Please decide whether each statement below agrees with the post on grace and the Council of Trent, answering yes or no and quoting the post's deciding words. (a) The poster believes Dr Mody has returned to England. (b) The poster sets out to explain Aquinas' view of grace. (c) The poster says Roman Catholics largely agree among themselves about grace.

*** Opening of Excerpt ***

# Grace according to the Council of Trent



## yeutter (Jun 19, 2022)

What does the Church of Rome teach about Grace?
According to Church of England theologian, *Dr Rohintan Mody, NT Lecturer, formerly of Evangelical Theological College of Asia, Singapore, *who I believe is now back in England. '_In Catholic theological view, “grace” as a substance to be imparted and infused into the human by God. It means an ontological change in the person. Grace merely adds to the work of God in creation_." 
Thus Roh Mody seems to being saying, that for Roman Catholics, Grace is substantive addition to what man has from creation, that was made defective by the fall.
Is Professor Mody correct in his understanding of the teaching of the Church of Rome.
I am reluctant to attempt to expound either St. Thomas Aquinas' view of grace, or whether and to what degree the Council of Trent's view of grace agrees with Aquinas. Part of the reason for my reluctance is that you can hardly find mutual agreement between the Roman Catholics themselves on this issue.

*** Close of Excerpt ***
*** Opening of Dataset ***

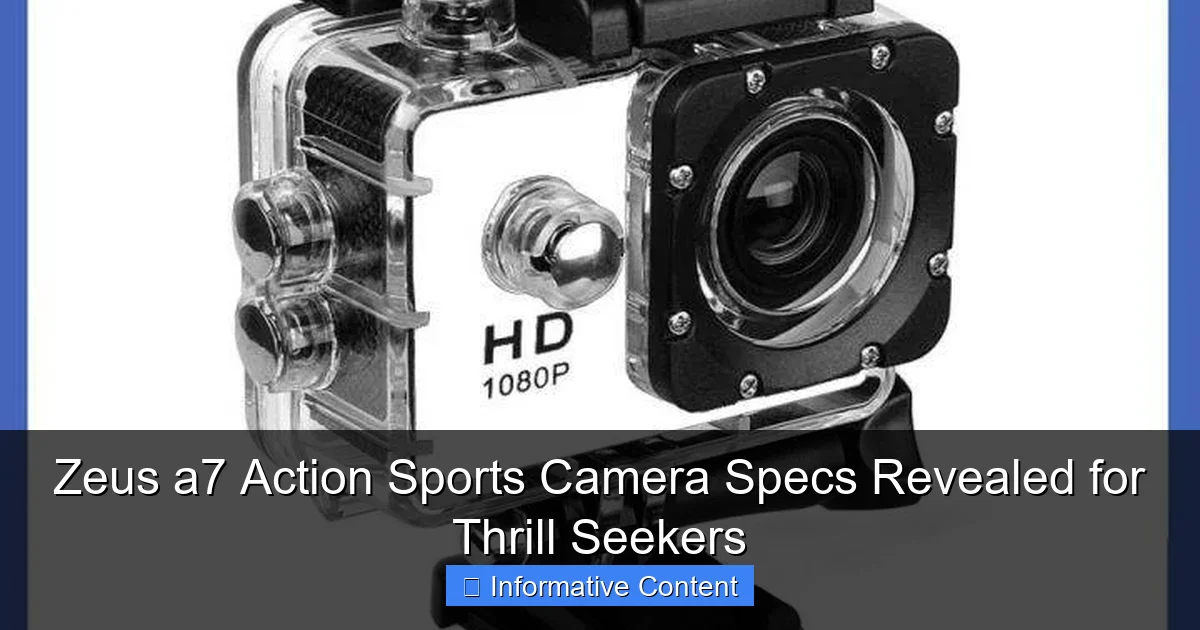 Zeus a7 Action Sports Camera Specs Revealed for Thrill Seekers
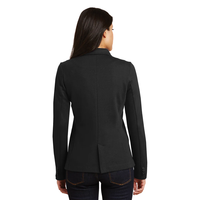 Blazer noir pour femme 2026, simple boutonnage, deux boutons, style mode urbaine, manteau de sororité, logo grec personnalisé, formel, pour le bureau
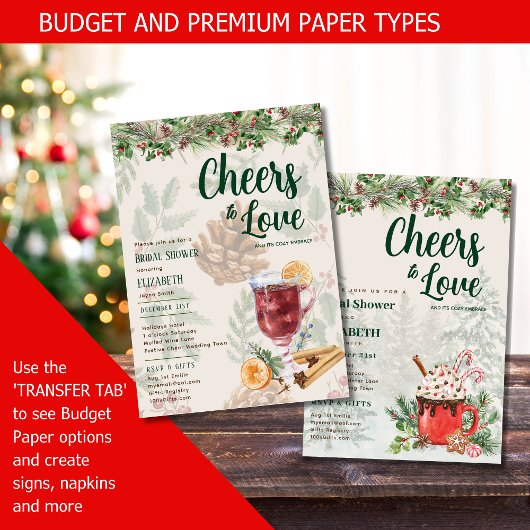 LeahG Winter Voorglühte Wijn Proost op de Liefde B Kaart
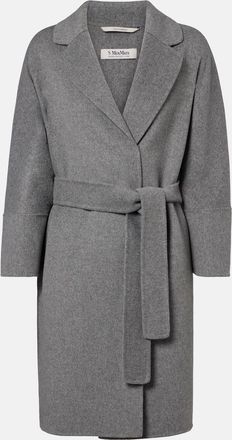 Max Mara Virgin wool wrap coat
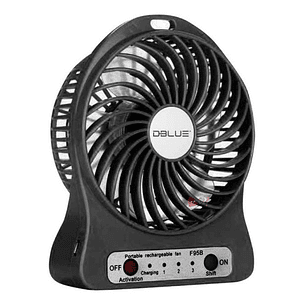 Ventilador Portátil Recargable Color Negro - Ps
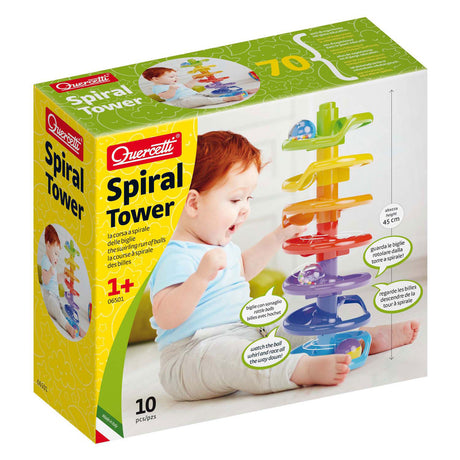 Tor marmurowy Quercetti spiralny junior, 10 szt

*** Close of Dataset ***

Answer section:
(a) Yes: "who I believe is now back in England"
(b) No: "I am reluctant to attempt to expound either St. Thomas Aquinas' view of grace"
(c) No: "you can hardly find mutual agreement between the Roman Catholics themselves on this issue"